■ Direction A
In the forum post on warp drives, copy word for word everything from "FTL a phenomenon" down to "the opera feel.".
■ Direction B
Write the next part of the forum discussion on warp drives and science fiction games, starting after its last sentence.

■ Page excerpt
▼▼▼
How about substituting the Alcubierre warp Drive for stutterwarp? The thing about Alcubierre Warp is that once its on and going faster than light, there is no way to shut it off from inside the Warp Envelope, so what it needs is a built in decay factor such as a wave losing amplitude over an ocean surface. A warp drive envelope would similarly dissapate on its own dumping its contents at sub-light velocities. To make it useful, you would need short duration warps and stutter it on and off, at sublight velocities the warp drive can be continuously on. There is no need for artificial gravity within the warp envelope as the warp drive can bias the gravity fields within the ship to hold down its contents to the floor at 1 g acceleration. Warp drives also allow for things such as deflector shields and cloaking devices.
 
Originally posted by TWILIGHT:
I suppose the other end of the spectrum would be...?

Star Frontiers.
Fading Suns.
Star Wars

anymore?
I'd say Star Frontiers has more hard about it. At least before Zebulon's Guide.

No AG.

FTL a phenomenon of reaching relatively high sublight velocities, and maybe the properties of deep space; a plausible kind of handwavium.

Reasonable aliens; not dogs in tuxedos.

Space drives powered with existing technology: fission, ion, and chemical (albeit with odd performances).

It is in tone and story where SF has the opera feel.
▲▲▲
(Dataset excerpt)
▼▼▼
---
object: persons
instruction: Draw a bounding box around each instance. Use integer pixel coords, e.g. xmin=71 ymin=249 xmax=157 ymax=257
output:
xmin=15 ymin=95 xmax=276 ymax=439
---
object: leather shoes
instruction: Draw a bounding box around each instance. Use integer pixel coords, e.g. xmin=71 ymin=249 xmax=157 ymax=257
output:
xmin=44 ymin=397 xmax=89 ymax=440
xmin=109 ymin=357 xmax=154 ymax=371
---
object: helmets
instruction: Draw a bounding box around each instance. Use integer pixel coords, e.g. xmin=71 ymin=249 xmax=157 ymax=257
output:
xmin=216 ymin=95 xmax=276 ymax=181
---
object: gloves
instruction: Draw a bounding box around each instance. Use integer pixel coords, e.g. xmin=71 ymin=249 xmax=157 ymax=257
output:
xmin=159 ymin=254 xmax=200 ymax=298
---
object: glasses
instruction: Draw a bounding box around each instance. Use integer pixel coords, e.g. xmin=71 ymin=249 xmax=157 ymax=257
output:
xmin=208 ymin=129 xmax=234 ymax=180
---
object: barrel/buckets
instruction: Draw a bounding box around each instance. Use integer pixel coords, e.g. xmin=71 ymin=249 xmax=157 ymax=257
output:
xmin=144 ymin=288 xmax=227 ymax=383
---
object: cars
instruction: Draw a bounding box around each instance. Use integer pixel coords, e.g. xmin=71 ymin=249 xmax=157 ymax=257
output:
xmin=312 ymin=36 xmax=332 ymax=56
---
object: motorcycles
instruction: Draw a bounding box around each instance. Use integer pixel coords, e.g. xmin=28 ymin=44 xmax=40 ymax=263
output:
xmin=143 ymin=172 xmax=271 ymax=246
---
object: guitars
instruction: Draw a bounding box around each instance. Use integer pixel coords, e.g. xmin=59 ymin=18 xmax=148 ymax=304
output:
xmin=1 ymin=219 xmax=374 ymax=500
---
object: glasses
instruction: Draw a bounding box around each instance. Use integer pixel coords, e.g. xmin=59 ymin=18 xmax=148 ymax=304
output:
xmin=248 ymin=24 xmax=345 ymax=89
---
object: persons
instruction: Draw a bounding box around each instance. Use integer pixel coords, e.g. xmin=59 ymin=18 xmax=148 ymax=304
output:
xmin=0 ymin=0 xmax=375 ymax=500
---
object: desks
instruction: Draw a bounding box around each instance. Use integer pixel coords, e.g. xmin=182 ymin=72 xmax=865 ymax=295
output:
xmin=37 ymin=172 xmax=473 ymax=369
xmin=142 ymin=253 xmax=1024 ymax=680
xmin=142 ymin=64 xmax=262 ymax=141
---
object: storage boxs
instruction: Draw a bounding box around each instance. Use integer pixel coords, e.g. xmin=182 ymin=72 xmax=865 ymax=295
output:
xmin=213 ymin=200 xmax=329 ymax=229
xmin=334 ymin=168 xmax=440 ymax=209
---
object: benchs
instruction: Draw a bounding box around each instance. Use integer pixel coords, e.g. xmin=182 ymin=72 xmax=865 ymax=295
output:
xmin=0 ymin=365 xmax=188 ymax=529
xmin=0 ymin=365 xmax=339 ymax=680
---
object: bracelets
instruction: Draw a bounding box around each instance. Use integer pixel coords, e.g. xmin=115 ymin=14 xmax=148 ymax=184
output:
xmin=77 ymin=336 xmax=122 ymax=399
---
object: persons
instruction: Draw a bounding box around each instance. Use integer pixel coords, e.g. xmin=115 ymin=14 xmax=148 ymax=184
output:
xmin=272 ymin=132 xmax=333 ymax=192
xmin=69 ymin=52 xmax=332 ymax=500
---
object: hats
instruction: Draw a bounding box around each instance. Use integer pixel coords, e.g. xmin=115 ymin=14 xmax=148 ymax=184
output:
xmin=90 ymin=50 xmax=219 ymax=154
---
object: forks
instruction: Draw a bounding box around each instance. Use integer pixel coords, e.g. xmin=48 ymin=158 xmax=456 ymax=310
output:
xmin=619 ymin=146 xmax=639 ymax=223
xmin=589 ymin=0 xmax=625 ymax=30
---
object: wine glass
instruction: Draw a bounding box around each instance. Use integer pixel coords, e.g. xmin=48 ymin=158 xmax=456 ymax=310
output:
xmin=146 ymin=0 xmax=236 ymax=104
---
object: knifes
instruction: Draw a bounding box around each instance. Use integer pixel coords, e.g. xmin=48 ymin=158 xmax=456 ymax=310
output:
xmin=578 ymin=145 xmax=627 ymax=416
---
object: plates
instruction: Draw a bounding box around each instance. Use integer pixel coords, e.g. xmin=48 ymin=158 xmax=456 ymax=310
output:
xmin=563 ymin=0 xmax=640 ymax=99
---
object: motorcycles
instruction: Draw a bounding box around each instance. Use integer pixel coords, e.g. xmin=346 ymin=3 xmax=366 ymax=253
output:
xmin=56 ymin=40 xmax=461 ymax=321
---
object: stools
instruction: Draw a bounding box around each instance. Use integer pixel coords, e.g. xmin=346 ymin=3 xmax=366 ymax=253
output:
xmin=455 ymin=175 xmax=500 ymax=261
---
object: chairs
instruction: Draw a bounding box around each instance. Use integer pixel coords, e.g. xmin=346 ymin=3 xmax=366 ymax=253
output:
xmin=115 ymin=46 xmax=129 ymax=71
▲▲▲
■ Right answer A
FTL a phenomenon of reaching relatively high sublight velocities, and maybe the properties of deep space; a plausible kind of handwavium.

Reasonable aliens; not dogs in tuxedos.

Space drives powered with existing technology: fission, ion, and chemical (albeit with odd performances).

It is in tone and story where SF has the opera feel.

■ Right answer B
I think a nuclear saltwater rocket would have a similar performance. All it would have to do is reach 1% of the speed of light and the slow down from 1% of the speed of light. To make it more plausible I'd have to require that an actual drive be used to send the ship into the "Void" rather than just any object that exceeds 1% of the speed of light going into the void, as all velocities are relative.

Think of something like Traveller's Jump Drive except the requirement is reaching 1% of the speed of light relative to the point of departure rather than 100 diameters from the nearest planet. The 1% rule defines a vector and its a navigational aide to make sure the Starship arrives where its supposed to rather than some random point in interstellar space. The actual jump is a teleport, there is no jump space, a moment of disorientation and then you are there heading rapidly toward your target system with hopefully enough space to slow down in. If your ship doesn't meet the 1% requirement it teleports randomly to some point in space that isn't necessarily near some star.
 
What do you think about substituting a Star Frontiers Style Star Drive for 2300? What you need forst are spaceships capable of reaching 1% of the speed of light maybe a total delta-vee of 2% or perhaps only 1% with a magnetic sail to take care of the slowing down part, this would force the use of realistic starships that accelerate and decellerate rather than zipping around on their Stutterwarp engines. What do you think?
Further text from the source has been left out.